----- Text passage

Efficient User Timelines in a PHP Application with Neo4j
Any social application you encounter nowadays features a timeline, showing statuses of your friends or followers generally in a descending order of time. Implementing such a feature has never been easy with common SQL or NoSQL databases.
Complexity of queries, performance impacts increasing with the number of friends/followers and difficulties to evolve your social model are points that graph databases are eliminating.
In this tutorial, we’re going to extend the demo application used by the two introduction articles about Neo4j and PHP, respectively:
The application is built on Silex and has users following other users. The goal throughout this article will be to model the feature of feeds efficiently in order to retrieve the last two posts of the people you follow and order them by time.
You’ll discover a particular modeling technique called Linked list and some advanced queries with Cypher.
The source code for this article can be found in its own Github repository.
Modeling a timeline in a graph database
People who are used to other database modeling techniques tend to relate each post to the user. A post would have a timestamp property and the order of the posts will be done against this property.
Here is a simple representation:
Leverage the power of a graph database
A node in a graph database holds a reference to the connections he has, providing fast performance for graph traversals.
A common modeling technique for user feeds is called Linked list. In our application, the user node will have a relationship named LAST_POST to the last post created by the user. This post will have a PREVIOUS_POST relationship to the previous one which also has a PREVIOUS_POST to the second previous post etc, etc…
With this model, you have immediate access to the latest post of a user. In fact, you don’t even need to have a timestamp at all to retrieve its timeline (we will keep it though, in order to sort the posts across different users).
More importantly, what the user is doing in time is modeled in a natural way in a graph database. Being able to store the data in a manner that corresponds to how this data is living outside the database is a real benefit for analysis, lookups and understanding your data.
Initial setup
I suggest you download the repository used for the introduction articles and rename it to social-timeline for example:
git clone git@github.com:sitepoint-editors/social-network
mv social-network social-timeline
cd social-timeline
rm -rf .git
composer install
bower install
As in the previous articles, we’re going to load the database with a generated dummy dataset with the help of Graphgen.

----------
----- Record excerpts

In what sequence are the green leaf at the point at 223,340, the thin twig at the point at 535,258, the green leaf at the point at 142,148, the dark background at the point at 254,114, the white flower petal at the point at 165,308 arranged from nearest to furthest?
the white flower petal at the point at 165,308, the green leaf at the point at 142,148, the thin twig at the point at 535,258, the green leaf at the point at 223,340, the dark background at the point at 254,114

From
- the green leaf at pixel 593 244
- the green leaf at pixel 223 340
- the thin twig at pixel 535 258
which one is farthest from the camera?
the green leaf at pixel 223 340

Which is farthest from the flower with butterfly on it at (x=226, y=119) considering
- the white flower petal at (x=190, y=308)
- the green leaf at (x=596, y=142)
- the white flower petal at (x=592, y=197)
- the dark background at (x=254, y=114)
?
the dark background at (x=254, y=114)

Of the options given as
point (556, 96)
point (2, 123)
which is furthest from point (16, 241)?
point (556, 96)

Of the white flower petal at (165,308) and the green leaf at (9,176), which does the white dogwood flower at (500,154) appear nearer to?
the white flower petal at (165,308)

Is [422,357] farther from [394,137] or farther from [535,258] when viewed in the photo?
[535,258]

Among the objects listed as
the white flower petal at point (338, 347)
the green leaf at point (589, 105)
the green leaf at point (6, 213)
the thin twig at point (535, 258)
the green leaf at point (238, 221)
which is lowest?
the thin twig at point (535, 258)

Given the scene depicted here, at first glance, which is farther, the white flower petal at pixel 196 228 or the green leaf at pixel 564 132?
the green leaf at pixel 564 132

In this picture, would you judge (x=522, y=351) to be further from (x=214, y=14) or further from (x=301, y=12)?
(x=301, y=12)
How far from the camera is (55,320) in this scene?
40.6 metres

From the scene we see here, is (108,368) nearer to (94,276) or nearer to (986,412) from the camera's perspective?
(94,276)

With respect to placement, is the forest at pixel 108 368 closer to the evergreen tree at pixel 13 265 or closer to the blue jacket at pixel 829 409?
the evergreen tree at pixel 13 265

----------

## Your tasks
1: In the Neo4j timeline tutorial, which relationship connects the user node to the most recent post that user created?
2: Reproduce the passage of the Neo4j timeline tutorial between "You’ll discover a" and "own Github repository.", inclusive.

## Solutions per task
1: LAST_POST

2:
You’ll discover a particular modeling technique called Linked list and some advanced queries with Cypher.
The source code for this article can be found in its own Github repository.